Moçambique não reconquistará Cabo Delgado sem ajuda, diz analista

A recaptura de Cabo Delgado, província de Moçambique tomada por militantes do EI (Estado Islâmico), não será possível sem ajuda externa. A análise é do pesquisador do movimento jihadista sunita, Tore Hamming, ao portal Lawfare.

A primeira investida do Exército moçambicano contra os insurgentes do EI aconteceu na cidade portuária de Mocímboa da Praia, em agosto de 2020. Sem sucesso, os militantes tomaram parte das armas e mataram cerca de 20 soldados.

Desde então, a violência é crescente na região. Mais de 565 mil pessoas já deixaram a província, rica em gás natural. O terror gerado pelos militantes, que recrutam jovens sem perspectivas, soma dois mil mortos.

Moçambique não reconquistará Cabo Delgado sem ajuda externa, diz analista
Crianças refugiadas dos ataques de insurgentes do Estado Islâmico em Metuge, Cabo Delgado, em dezembro de 2020 (Foto: Unicef/Mauricio Bisol)

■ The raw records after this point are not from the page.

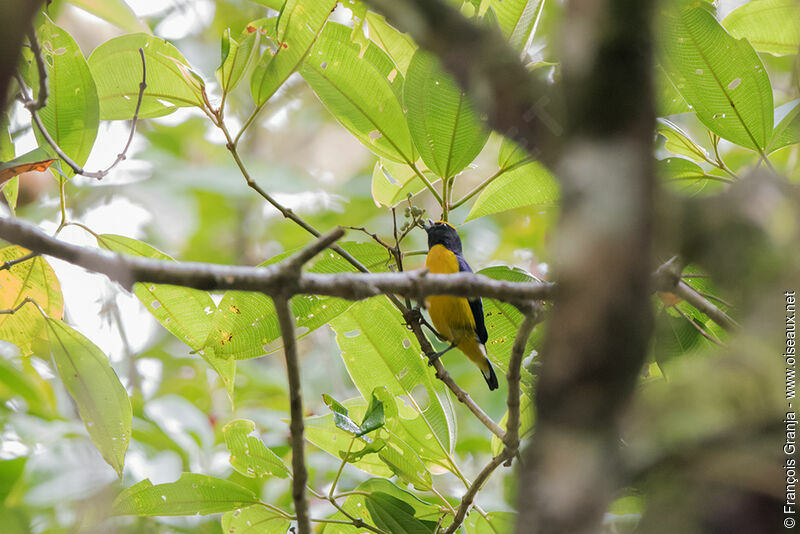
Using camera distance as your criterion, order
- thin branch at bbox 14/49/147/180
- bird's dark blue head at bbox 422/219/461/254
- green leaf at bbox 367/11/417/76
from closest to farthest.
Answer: thin branch at bbox 14/49/147/180 < green leaf at bbox 367/11/417/76 < bird's dark blue head at bbox 422/219/461/254

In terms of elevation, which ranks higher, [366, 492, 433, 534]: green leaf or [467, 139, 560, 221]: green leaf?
[467, 139, 560, 221]: green leaf

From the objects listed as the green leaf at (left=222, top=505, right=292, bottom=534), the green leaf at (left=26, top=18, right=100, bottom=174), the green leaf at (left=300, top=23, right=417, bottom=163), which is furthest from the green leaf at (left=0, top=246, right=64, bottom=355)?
the green leaf at (left=300, top=23, right=417, bottom=163)

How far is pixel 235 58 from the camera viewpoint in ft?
6.10

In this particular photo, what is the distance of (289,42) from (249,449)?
3.78 feet

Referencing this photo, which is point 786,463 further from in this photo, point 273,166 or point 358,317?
point 273,166

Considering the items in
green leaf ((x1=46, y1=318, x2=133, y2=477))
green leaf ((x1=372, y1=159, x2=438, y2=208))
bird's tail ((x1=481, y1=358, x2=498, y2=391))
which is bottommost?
green leaf ((x1=46, y1=318, x2=133, y2=477))

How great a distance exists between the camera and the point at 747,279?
2.44 ft

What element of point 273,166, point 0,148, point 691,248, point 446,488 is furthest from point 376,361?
point 273,166

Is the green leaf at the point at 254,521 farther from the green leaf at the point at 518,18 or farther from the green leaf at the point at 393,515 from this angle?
the green leaf at the point at 518,18

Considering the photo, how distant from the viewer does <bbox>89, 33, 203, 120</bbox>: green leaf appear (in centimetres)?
195

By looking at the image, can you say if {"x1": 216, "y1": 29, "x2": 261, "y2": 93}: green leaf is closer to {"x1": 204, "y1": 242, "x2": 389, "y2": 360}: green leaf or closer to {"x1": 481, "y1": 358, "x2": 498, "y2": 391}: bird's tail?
{"x1": 204, "y1": 242, "x2": 389, "y2": 360}: green leaf

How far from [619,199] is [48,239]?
0.85 m

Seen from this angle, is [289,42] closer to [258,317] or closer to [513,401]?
[258,317]

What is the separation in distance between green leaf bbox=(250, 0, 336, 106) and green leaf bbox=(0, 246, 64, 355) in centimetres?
83
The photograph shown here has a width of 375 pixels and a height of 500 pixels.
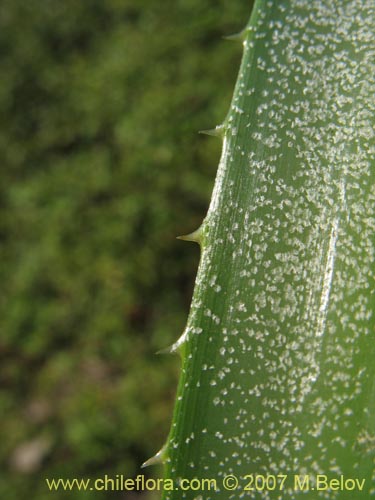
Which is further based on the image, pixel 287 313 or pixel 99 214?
pixel 99 214

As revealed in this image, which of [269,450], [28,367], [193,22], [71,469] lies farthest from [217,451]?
[193,22]

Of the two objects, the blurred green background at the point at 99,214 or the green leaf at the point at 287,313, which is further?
the blurred green background at the point at 99,214

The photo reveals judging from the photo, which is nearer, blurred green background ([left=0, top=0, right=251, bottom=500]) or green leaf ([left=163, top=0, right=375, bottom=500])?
green leaf ([left=163, top=0, right=375, bottom=500])

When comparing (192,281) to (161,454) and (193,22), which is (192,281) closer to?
(193,22)
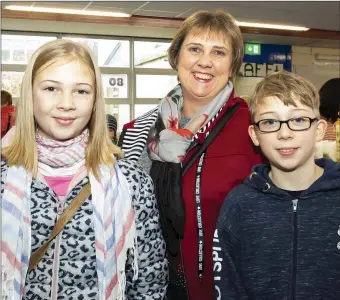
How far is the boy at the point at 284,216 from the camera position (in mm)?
1634

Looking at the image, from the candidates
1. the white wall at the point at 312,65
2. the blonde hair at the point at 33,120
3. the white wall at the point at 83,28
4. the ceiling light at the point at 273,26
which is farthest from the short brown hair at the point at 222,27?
the white wall at the point at 312,65

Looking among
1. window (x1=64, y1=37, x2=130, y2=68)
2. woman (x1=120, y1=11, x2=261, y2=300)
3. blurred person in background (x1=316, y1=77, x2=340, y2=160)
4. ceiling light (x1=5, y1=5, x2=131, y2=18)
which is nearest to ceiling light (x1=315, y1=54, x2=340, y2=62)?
window (x1=64, y1=37, x2=130, y2=68)

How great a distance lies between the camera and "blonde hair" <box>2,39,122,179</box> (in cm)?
162

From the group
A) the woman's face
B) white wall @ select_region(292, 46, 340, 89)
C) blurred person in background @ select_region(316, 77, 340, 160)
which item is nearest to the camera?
the woman's face

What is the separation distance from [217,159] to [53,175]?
726mm

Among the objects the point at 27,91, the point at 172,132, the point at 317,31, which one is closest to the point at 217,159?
the point at 172,132

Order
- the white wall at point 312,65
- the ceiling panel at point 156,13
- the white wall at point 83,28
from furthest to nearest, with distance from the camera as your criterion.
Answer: the white wall at point 312,65 < the white wall at point 83,28 < the ceiling panel at point 156,13

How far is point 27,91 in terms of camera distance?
1.62m

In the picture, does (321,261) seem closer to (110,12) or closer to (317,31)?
(110,12)

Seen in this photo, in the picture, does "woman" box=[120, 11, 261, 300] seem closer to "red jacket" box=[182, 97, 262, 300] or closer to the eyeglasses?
"red jacket" box=[182, 97, 262, 300]

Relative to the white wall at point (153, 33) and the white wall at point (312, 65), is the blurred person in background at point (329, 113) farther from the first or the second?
the white wall at point (312, 65)

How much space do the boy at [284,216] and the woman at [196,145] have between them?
0.20 m

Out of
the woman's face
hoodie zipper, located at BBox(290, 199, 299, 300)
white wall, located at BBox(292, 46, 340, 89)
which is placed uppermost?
white wall, located at BBox(292, 46, 340, 89)

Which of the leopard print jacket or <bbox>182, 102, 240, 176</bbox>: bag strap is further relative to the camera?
<bbox>182, 102, 240, 176</bbox>: bag strap
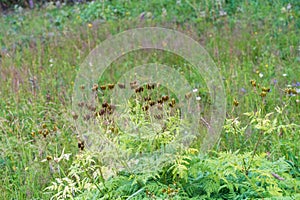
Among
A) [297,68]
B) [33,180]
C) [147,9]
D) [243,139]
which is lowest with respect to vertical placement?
[33,180]

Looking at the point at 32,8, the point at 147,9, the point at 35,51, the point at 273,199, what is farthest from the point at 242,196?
the point at 32,8

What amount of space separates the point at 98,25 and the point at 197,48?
178cm

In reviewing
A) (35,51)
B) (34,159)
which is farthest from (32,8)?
(34,159)

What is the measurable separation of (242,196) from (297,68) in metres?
3.07

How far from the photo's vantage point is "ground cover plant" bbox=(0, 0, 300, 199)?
238 centimetres

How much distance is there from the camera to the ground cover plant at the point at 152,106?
2.38 m

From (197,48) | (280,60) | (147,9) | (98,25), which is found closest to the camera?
(280,60)

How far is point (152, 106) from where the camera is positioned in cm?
267

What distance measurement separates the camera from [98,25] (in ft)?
23.5

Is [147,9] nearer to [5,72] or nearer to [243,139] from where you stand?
[5,72]

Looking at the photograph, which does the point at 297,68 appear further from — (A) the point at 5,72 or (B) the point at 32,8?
(B) the point at 32,8

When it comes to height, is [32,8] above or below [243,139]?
above

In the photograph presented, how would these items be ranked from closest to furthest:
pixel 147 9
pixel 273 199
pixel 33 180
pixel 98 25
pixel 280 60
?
pixel 273 199 < pixel 33 180 < pixel 280 60 < pixel 98 25 < pixel 147 9

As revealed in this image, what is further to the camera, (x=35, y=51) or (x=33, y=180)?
(x=35, y=51)
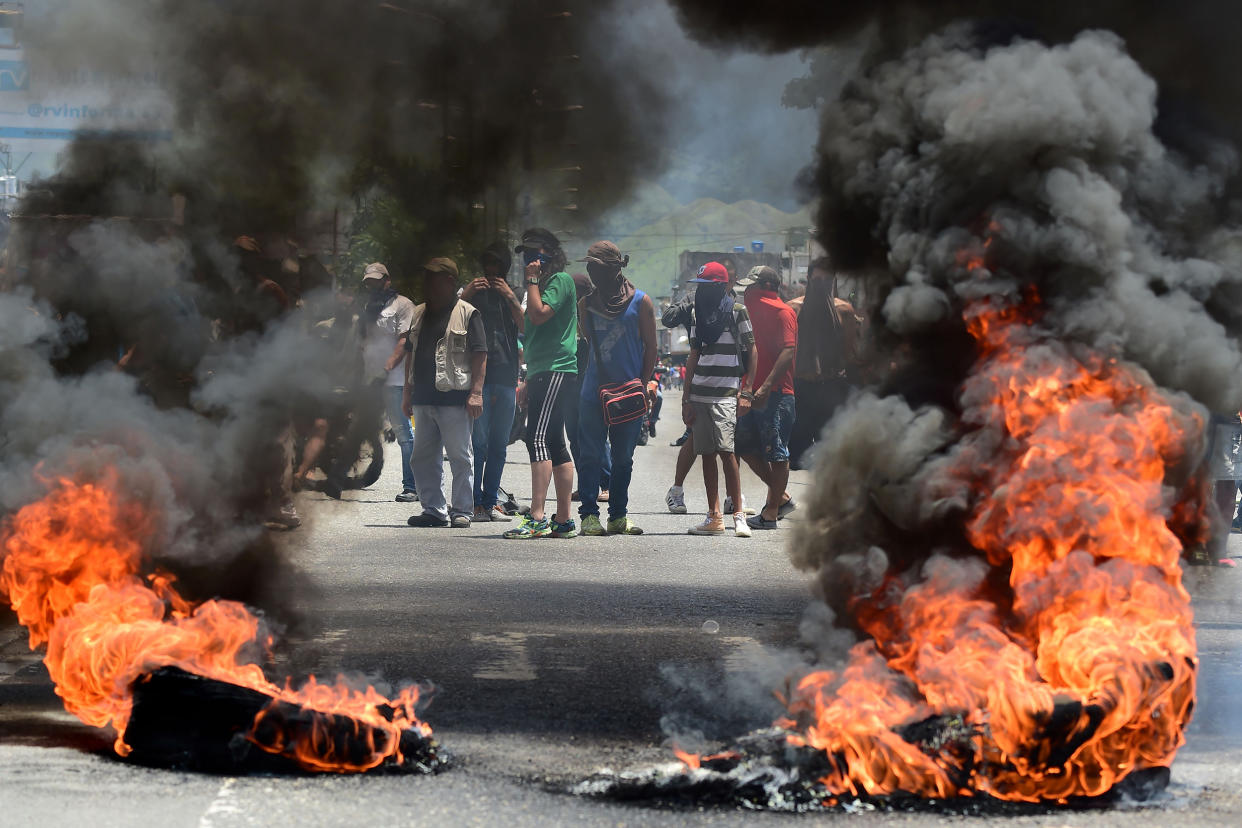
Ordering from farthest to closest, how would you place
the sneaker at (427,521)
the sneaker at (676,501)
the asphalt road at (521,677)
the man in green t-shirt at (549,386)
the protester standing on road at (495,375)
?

O número, porém, pode se multiplicar para dezenas de milhares, como alertaram agências humanitárias à Reuters. Em um dos casos de brutalidade, 50 pessoas foram decapitadas em um campo de futebol, em novembro.

Para Hamming, a tomada de Cabo Delgado é, até agora, um case de sucesso do EI. Enfraquecido em 2016, insurgentes voltaram a se reunir e demonstram sua capacidade de atrair milícias locais, fornecer plataformas de organização e, em troca, lucrar com seus ataques.

Forças do exterior

A extrema desigualdade social, as tensões étnicas, a grande população jovem do país – 45% tem entre 15 e 35 anos – e o alto desemprego (cerca de 80%) impulsionam o conflito em Moçambique.

“O problema a curto prazo, porém, é que o exército moçambicano simplesmente não está à altura da tarefa de combater sozinho os militantes”, aponta Hamming.

A falta de treinamento adequado já gera denúncias de atrocidades contra civis e o governo passou a contar com milícias locais para compensar as deficiências. Maputo também já busca auxílio estrangeiro com os mercenários russos Wagner Group, acusados de crimes de guerra na Líbia.

Moçambique não reconquistará Cabo Delgado sem ajuda externa, diz analista
Imagem divulgada pelo Estado Islâmico após tomada de controle da cidade portuária de Mocímboa da Praia, em Moçambique (Foto: Reprodução)

Países como a Tanzânia, África do Sul, Portugal, EUA e Reino Unido já estão em negociação, mas não há qualquer intervenção até o momento. “No Ocidente, é provável que haja pouco interesse político em engajar-se militarmente”, disse Hamming.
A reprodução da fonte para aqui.